Wichtige Voraussetzung für ein erfolgreiches Zeitmanagement ist die Festlegung von Hauptaufgaben und von Fixzeiten. Daher werden zunächst einmal die Hauptaufgaben reflektiert und dann die sog. Fixzeiten (festliegende Hauptaufgaben) in den Kalender eingetragen. Um diese Fixzeiten herum kann man nun die planbaren Hauptaufgaben und auch alle sonstigen Tätigkeiten planen. Dabei sollte man die folgenden Grundregeln beachten:

Die Tagesplanung wird aus einer To-do-Liste aufgefüllt, in der die Aufgaben, der abgeschätzte Zeitbedarf sowie der Endtermin eingetragen werden.

Reizmanagement

Basis des Reizmanagements ist die Analyse sog. störender Reize. Nachdem man diese Störreize identifizieren konnte, überlegt man nun, wie man diese Störreize abschaffen, vermindern oder kanalisieren kann. So ist z.B. die Belästigung durch das Telefon durch Rufumleitung, Stummschaltung, Blockzeiten, Anrufbeantworter o.ä. kanalisierbar.

Erregungsmanagement

Der Körper reagiert auf Störreize mit einem Erregungsmuster, das eine Bewältigung ermöglichen soll. Dieses Erregungsmuster ist unspezifisch und kann daher auch durch jede körperliche Betätigung reduziert werden. Präventiv helfen folgende Maßnahmen zur Erregungsreduktion:

Belastungsmanagement

Nach Albert Ellis wird eine Situation erst dann zu einem Stressauslöser, wenn sie entsprechend bewertet wird. Daher kann eine Umbewertung der Situation (positives Denken) zu einer Verminderung der Stresssituation führen. Daher:

Ändern Sie die Bewertung der Stresssituation!

Blitzableiter

Schreiben Sie in Stichworten schnell auf ein Blatt Papier, was Sie im Moment alles belastet oder frustriert. Lesen Sie den Zettel durch schmeißen Sie ihn in den Papierkorb! Durch die Bewusstmachung verhindern man, dass negative Gedanken während der folgenden Arbeit plötzlich wie ein Blitz bei Ihnen einschlagen.

 

Aufgeräumt in den Tag gehen!

Stress entsteht auch durch Unordnung und das Fehlen von Ritualen, diese Unordnung zu beenden. Lothar Seiwert, der Spezialist für Zeitmanagement, hat dafür einen einfachen Vorschlag: "Machen Sie jeden Abend vor dem Schlafengehen einen kurzen Gute-Nacht-Spaziergang durch Ihre Wohnung. Gehen Sie langsam durch die Räume, um die Rollos herunterzulassen, die Lichter zu löschen, die Heizung abzudrehen und alles, was noch herumliegt oder -steht, wieder an seinen Platz zu räumen: die leeren Gläser in die Spülmaschine, die Fernbedienung auf den Fernseher, die Schuhe in den Schrank und die gelesene Zeitung ins Altpapier. So schließen Sie den Tag ordentlich ab und können am nächsten Morgen ohne Ballast neu starten."

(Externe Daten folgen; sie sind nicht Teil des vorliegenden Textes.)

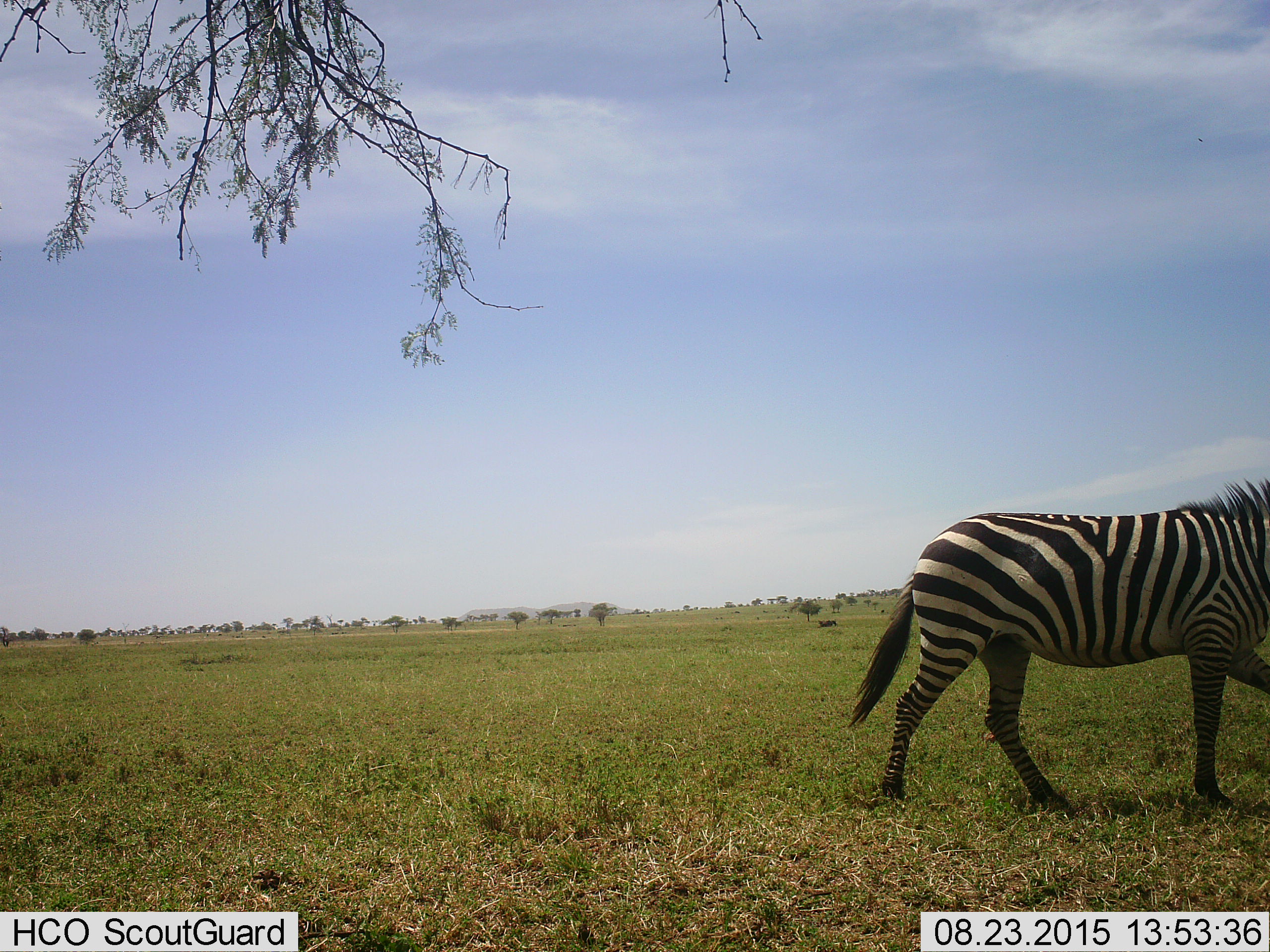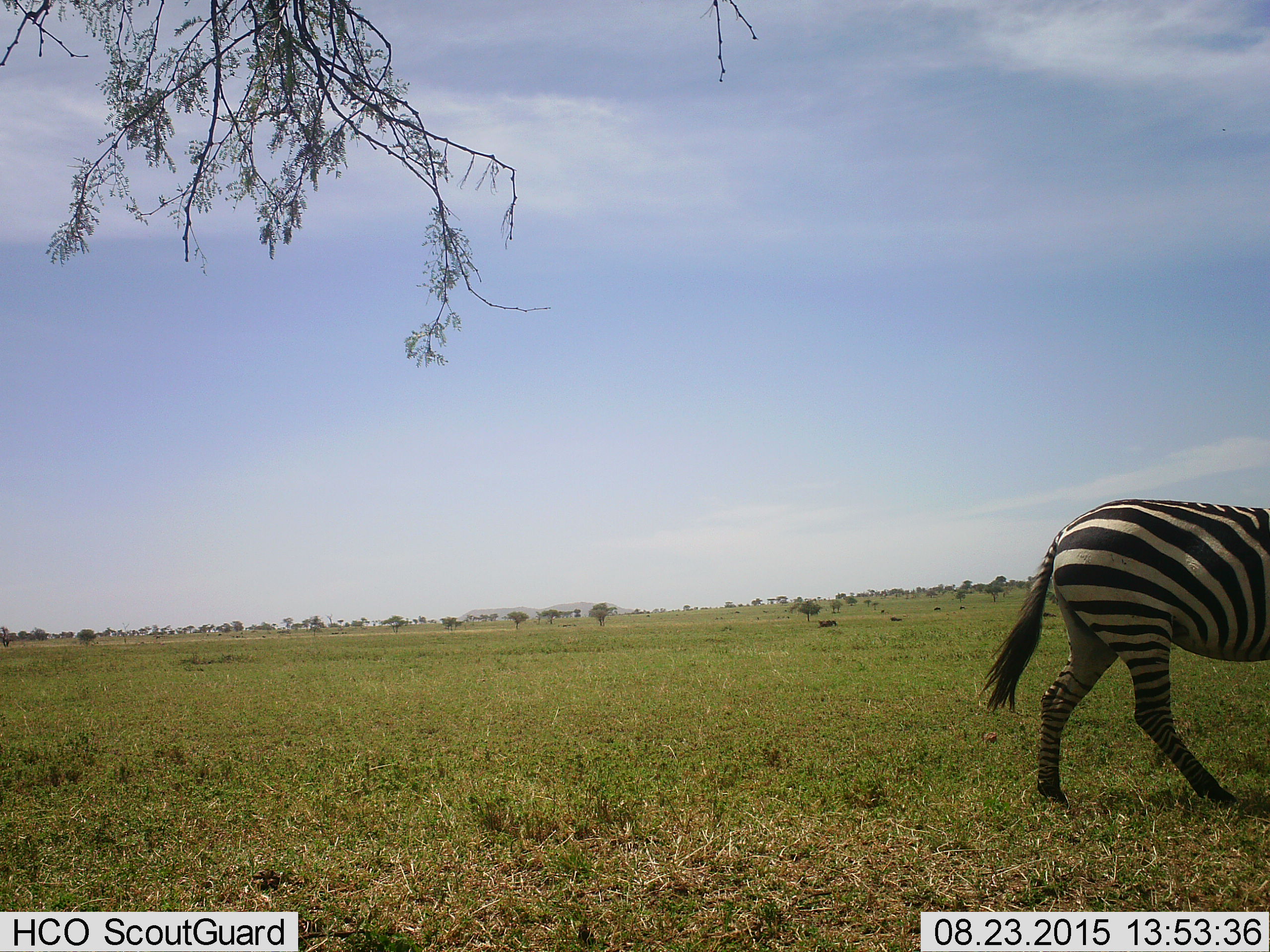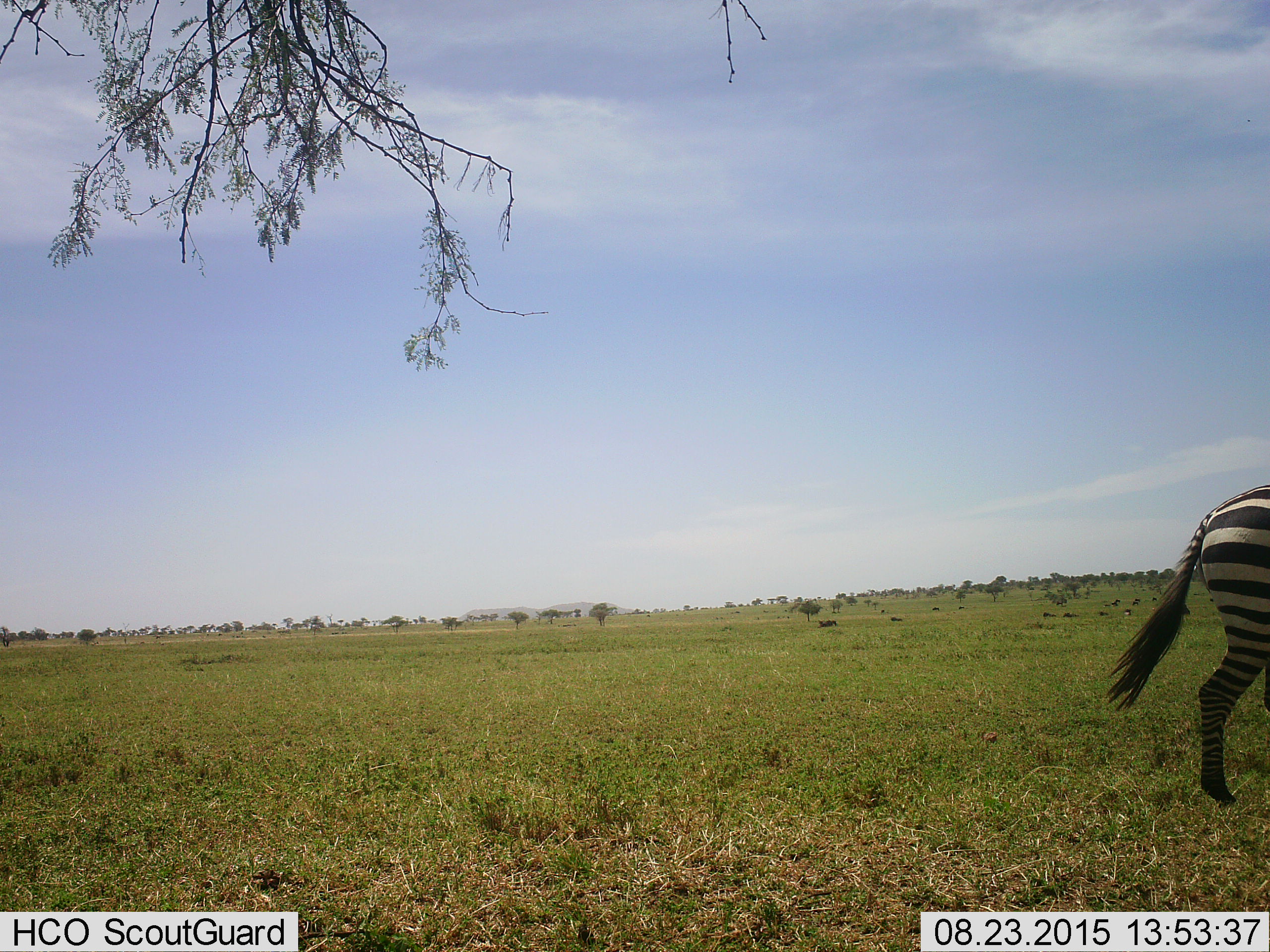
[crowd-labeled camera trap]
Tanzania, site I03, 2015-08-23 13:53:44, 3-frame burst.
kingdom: Animalia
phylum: Chordata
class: Mammalia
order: Perissodactyla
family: Equidae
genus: Equus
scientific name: Equus quagga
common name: plains zebra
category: zebra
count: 1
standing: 0%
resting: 0%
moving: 100%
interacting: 0%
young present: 0%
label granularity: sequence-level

Die Stille - stressfrei mit "tätiger Ruhe"

Das Tempo der Maschinen ist zur Vorgabe für das Tempo des Menschen geworden. Die postindustrielle Gesellschaft kann nach Meinung von Experten wie Harald Koisser am Mangel an Stille zugrunde gehen, denn dieser führt zur psychischen Verelendung und zum Tod durch Überlastung quer durch alle gesellschaftlichen Schichten. Stille ist jedoch nicht nur das Ausschalten von Lärm oder der Versuch zu leisen Tönen im Gespräch, sondern generell die Bekämpfung der Reizüberflutung und der alltäglichen Hetze. Eine plötzliche totale Stille auf Knopfdruck würde den Menschen jedoch überfordern, daher sind kleine Dosen gefragt. Versuchen Sie, ohne Fotoapparat in den Urlaub zu fahren, suchen Sie Orte auf, wo man still wird, lachen Sie über etwas Ernstes, schmücken Sie im Sommer den Christbaum, bleiben Sie nach dem Aufwachen liegen oder verbringen Sie einen Tag ohne Handy.

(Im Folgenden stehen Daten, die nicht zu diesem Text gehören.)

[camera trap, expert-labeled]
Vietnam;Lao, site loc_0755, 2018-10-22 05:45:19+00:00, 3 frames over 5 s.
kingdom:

Singen und Musik als Stresslöser

Musik gegen Stress Die Wirkung von Singen betrifft besonders das vegetative Nervensystem (Sympathikus und Parasympathikus), das für die autonomen, nicht vom Willen gesteuerten Vorgänge im Körper wie Atmen, Herzschlag und Verdauung verantwortlich ist. Da im Umgang mit der eigenen Stimme Synchronisation, Koordination und Ergonomisierung von Haltung, Atmung und Bewegung erforderlich ist, kann über Musik ein aus dem Lot geratener Organismus wieder stabilisiert werden. Aber auch das Hören von Musik kann Stess abbauen: Der Linzer Psychologe Rainer Holzinger, Musikpädagoge an der Anton-Bruckner-Privatuniversität Linz, empfiehlt ruhige Musik, denn diese holt das vegetative System "herunter". Wichtig beim Musikhören ist, dass man schon in etwa vorwegnehmen kann, wie sich der nächste Ton gestalten wird. Wenn er dann kommt, ist das wie eine Belohnung fürs Gemüt.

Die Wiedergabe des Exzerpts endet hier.